■ PROVIDED RECORDS
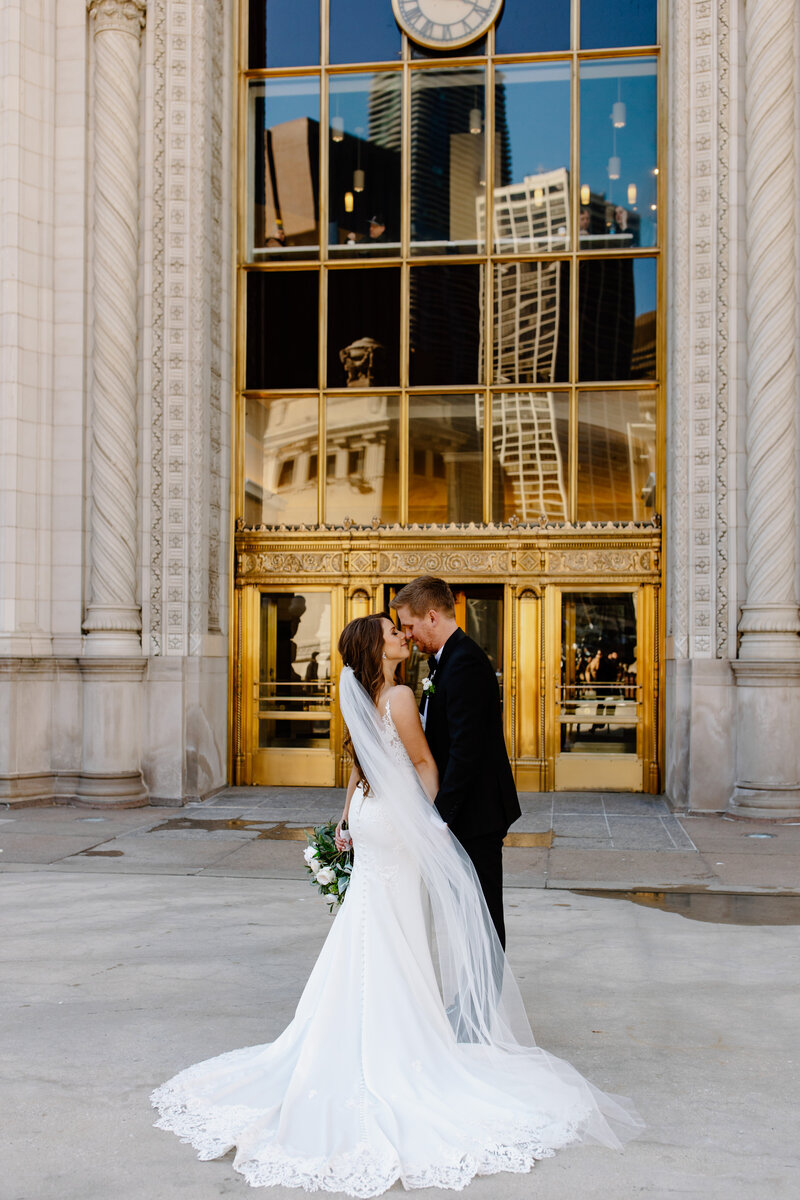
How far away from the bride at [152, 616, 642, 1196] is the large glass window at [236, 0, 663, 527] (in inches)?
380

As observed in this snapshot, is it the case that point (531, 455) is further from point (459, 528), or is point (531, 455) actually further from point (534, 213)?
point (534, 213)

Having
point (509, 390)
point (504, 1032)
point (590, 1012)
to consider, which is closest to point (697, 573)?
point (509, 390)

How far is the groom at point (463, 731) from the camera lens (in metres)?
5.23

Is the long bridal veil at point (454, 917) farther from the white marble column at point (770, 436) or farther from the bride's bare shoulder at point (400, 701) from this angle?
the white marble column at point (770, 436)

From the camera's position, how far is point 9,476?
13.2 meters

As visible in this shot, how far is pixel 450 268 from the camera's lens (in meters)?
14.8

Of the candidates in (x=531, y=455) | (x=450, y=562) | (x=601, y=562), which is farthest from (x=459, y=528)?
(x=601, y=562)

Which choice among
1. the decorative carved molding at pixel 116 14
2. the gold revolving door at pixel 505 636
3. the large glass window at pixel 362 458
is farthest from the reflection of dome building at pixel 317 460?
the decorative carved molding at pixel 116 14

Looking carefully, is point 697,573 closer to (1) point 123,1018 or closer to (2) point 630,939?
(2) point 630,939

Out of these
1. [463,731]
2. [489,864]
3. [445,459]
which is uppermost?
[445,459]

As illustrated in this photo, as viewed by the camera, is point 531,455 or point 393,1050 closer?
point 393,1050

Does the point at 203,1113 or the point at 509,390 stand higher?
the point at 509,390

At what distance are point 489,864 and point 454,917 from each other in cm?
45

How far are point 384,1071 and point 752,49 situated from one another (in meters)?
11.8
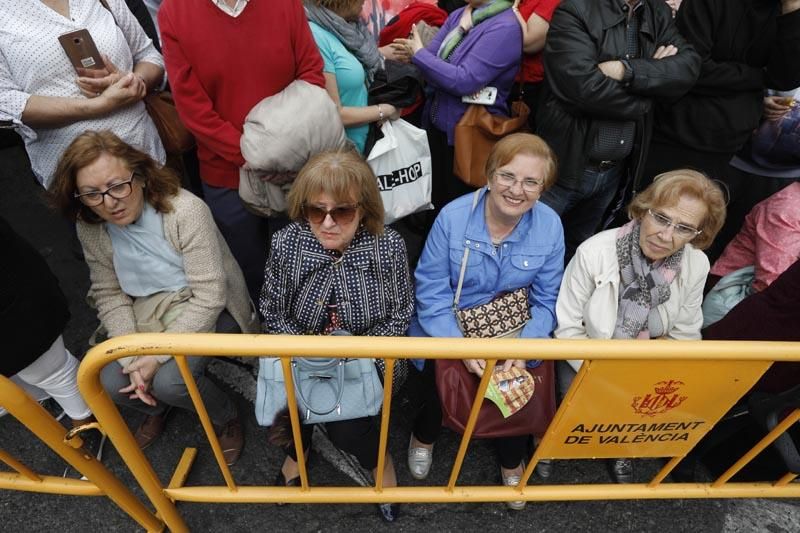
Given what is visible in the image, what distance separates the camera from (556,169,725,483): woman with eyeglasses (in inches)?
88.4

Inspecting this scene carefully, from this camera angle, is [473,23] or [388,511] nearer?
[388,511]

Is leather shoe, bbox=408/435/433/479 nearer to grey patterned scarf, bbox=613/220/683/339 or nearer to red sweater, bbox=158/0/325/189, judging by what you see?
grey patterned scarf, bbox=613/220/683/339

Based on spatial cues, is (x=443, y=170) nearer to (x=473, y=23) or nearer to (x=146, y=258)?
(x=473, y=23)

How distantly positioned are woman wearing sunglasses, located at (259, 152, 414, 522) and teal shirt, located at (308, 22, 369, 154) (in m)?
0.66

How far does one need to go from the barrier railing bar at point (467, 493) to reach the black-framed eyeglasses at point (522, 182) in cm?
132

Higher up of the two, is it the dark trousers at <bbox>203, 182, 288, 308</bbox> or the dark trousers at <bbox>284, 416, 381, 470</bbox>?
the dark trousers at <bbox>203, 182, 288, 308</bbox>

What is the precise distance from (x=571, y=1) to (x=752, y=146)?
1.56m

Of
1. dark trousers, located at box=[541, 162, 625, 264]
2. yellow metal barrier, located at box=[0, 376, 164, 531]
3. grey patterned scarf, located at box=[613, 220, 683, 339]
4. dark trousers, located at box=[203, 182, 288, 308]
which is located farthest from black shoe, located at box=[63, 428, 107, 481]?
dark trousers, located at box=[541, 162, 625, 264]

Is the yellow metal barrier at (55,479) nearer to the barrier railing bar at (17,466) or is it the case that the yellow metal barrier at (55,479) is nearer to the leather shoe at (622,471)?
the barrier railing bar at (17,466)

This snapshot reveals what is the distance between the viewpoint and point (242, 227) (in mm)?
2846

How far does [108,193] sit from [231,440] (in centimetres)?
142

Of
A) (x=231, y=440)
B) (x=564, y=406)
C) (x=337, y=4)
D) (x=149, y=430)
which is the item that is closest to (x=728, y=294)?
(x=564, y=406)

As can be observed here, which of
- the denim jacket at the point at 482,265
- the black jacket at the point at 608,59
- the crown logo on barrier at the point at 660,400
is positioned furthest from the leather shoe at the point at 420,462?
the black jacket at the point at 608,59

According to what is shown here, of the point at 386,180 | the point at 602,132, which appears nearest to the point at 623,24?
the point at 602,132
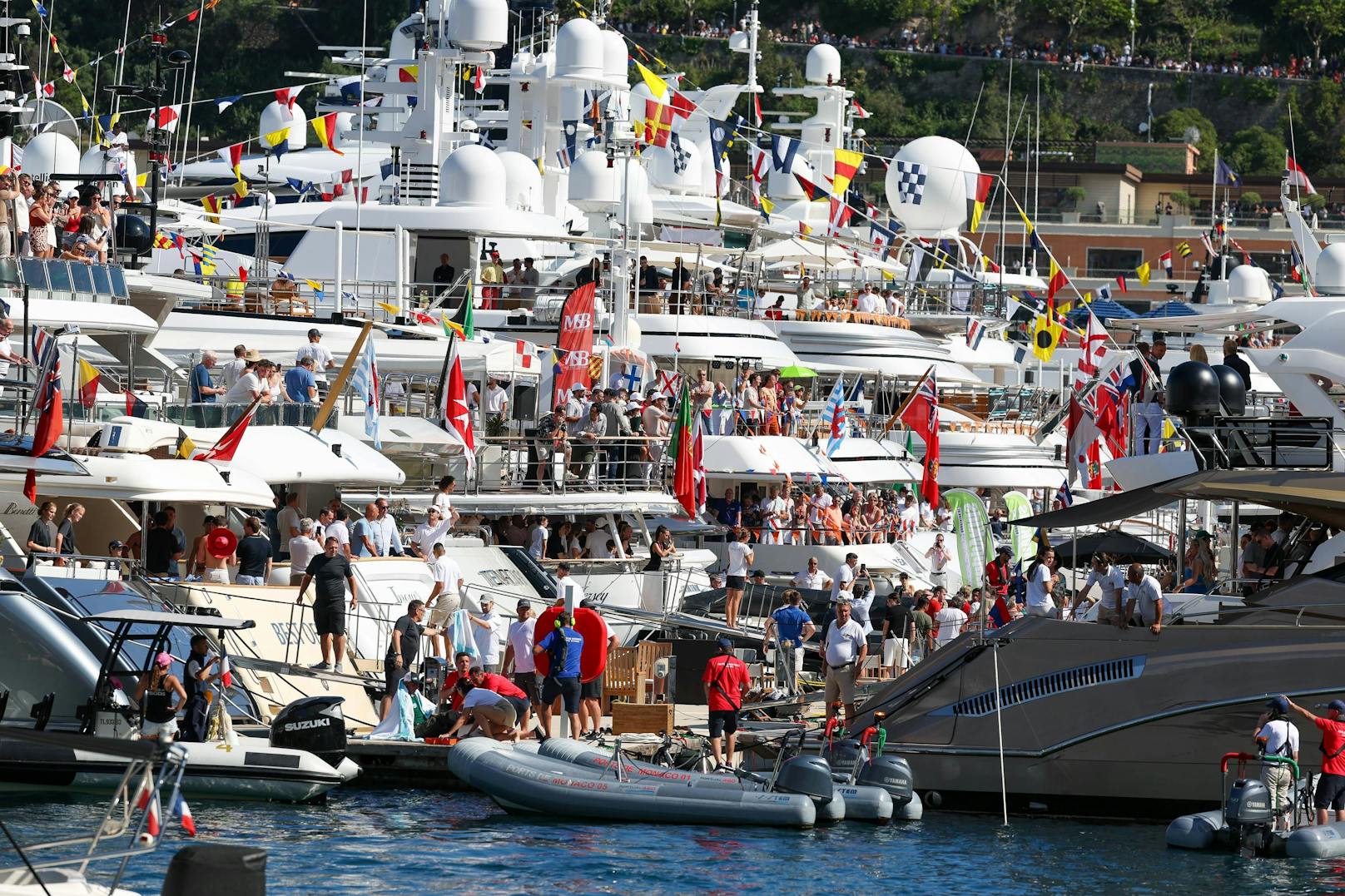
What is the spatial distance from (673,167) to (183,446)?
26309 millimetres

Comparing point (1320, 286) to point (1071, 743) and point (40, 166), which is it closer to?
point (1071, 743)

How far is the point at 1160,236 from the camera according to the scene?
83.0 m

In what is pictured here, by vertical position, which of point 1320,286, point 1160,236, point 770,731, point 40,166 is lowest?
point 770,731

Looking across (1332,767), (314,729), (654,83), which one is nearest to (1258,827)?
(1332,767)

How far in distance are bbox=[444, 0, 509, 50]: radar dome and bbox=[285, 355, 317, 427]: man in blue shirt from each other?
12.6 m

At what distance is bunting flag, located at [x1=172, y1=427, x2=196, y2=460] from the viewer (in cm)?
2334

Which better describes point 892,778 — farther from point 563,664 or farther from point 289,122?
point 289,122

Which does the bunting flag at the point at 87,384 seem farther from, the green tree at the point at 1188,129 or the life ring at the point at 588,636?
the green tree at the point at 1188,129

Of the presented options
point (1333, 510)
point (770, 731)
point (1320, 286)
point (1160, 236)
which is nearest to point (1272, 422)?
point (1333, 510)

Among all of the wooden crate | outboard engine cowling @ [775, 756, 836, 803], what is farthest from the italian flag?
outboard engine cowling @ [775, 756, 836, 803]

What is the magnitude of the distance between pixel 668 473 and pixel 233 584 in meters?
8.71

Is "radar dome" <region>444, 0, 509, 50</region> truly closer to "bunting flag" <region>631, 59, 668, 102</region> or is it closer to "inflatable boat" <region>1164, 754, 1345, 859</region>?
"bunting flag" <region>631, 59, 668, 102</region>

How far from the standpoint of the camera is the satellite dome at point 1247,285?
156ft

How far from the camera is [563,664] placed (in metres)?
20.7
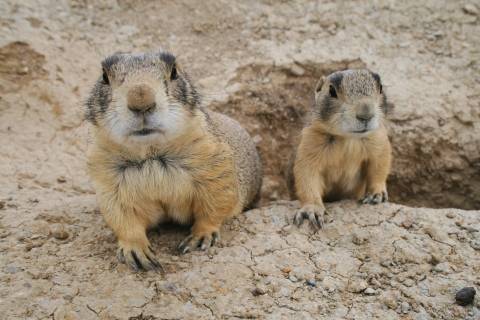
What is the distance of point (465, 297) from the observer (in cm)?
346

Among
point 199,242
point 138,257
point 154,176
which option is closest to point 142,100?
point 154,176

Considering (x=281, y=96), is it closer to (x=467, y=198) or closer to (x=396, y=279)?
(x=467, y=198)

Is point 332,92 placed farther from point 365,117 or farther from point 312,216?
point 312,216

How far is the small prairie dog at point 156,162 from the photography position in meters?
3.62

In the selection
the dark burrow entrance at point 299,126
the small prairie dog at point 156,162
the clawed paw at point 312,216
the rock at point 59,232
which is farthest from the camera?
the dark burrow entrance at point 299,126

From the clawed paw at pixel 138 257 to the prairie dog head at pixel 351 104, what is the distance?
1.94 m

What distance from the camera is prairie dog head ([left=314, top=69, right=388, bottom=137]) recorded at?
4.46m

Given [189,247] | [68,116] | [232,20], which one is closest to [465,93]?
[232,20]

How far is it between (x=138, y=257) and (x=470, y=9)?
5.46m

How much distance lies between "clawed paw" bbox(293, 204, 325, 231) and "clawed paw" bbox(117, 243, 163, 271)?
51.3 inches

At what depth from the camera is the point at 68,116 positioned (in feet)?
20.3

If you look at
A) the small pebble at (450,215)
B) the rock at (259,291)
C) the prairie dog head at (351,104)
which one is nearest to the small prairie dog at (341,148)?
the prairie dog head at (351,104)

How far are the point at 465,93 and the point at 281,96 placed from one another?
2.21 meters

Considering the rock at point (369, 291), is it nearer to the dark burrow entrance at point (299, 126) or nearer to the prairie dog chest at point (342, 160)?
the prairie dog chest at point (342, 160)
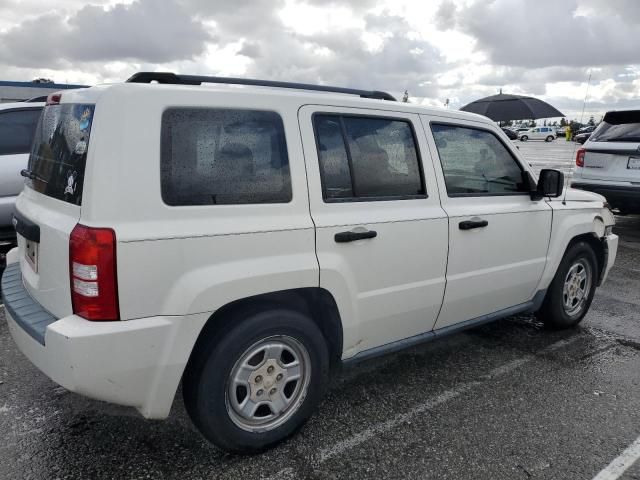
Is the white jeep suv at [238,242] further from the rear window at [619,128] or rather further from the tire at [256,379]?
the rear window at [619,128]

■ REQUIREMENT
Can you render the stretch of the entries above, from the line containing "How far is it" through the end of the entries, as a Markdown table with the columns "Row" and "Line"? Number each row, skip blank lines, and leave the picture markers out.

■ RESULT OF THE EXERCISE
| Row | Line |
|---|---|
| 1 | How far is it between (x=138, y=257) and (x=470, y=9)? |
| 2 | 5.46m |
| 3 | How much distance lies between "clawed paw" bbox(293, 204, 325, 231) and "clawed paw" bbox(117, 243, 163, 271)? |
| 4 | 51.3 inches |
| 5 | At what depth from the camera is the point at 68,116 positioned (in feet)? |
| 6 | 20.3 |
| 7 | If you look at |
| 8 | A) the small pebble at (450,215) |
| 9 | B) the rock at (259,291) |
| 10 | C) the prairie dog head at (351,104) |
| 11 | which one is nearest to the small prairie dog at (341,148)? |
| 12 | the prairie dog head at (351,104) |
| 13 | How far are the point at 465,93 and the point at 281,96 placed from one another? |
| 14 | 2.21 meters |
| 15 | Considering the rock at point (369, 291), is it nearer to the dark burrow entrance at point (299, 126) or nearer to the prairie dog chest at point (342, 160)? |
| 16 | the prairie dog chest at point (342, 160) |
| 17 | Is the white jeep suv at [238,242] further from the rear window at [619,128] or rather further from the tire at [256,379]? |
| 18 | the rear window at [619,128] |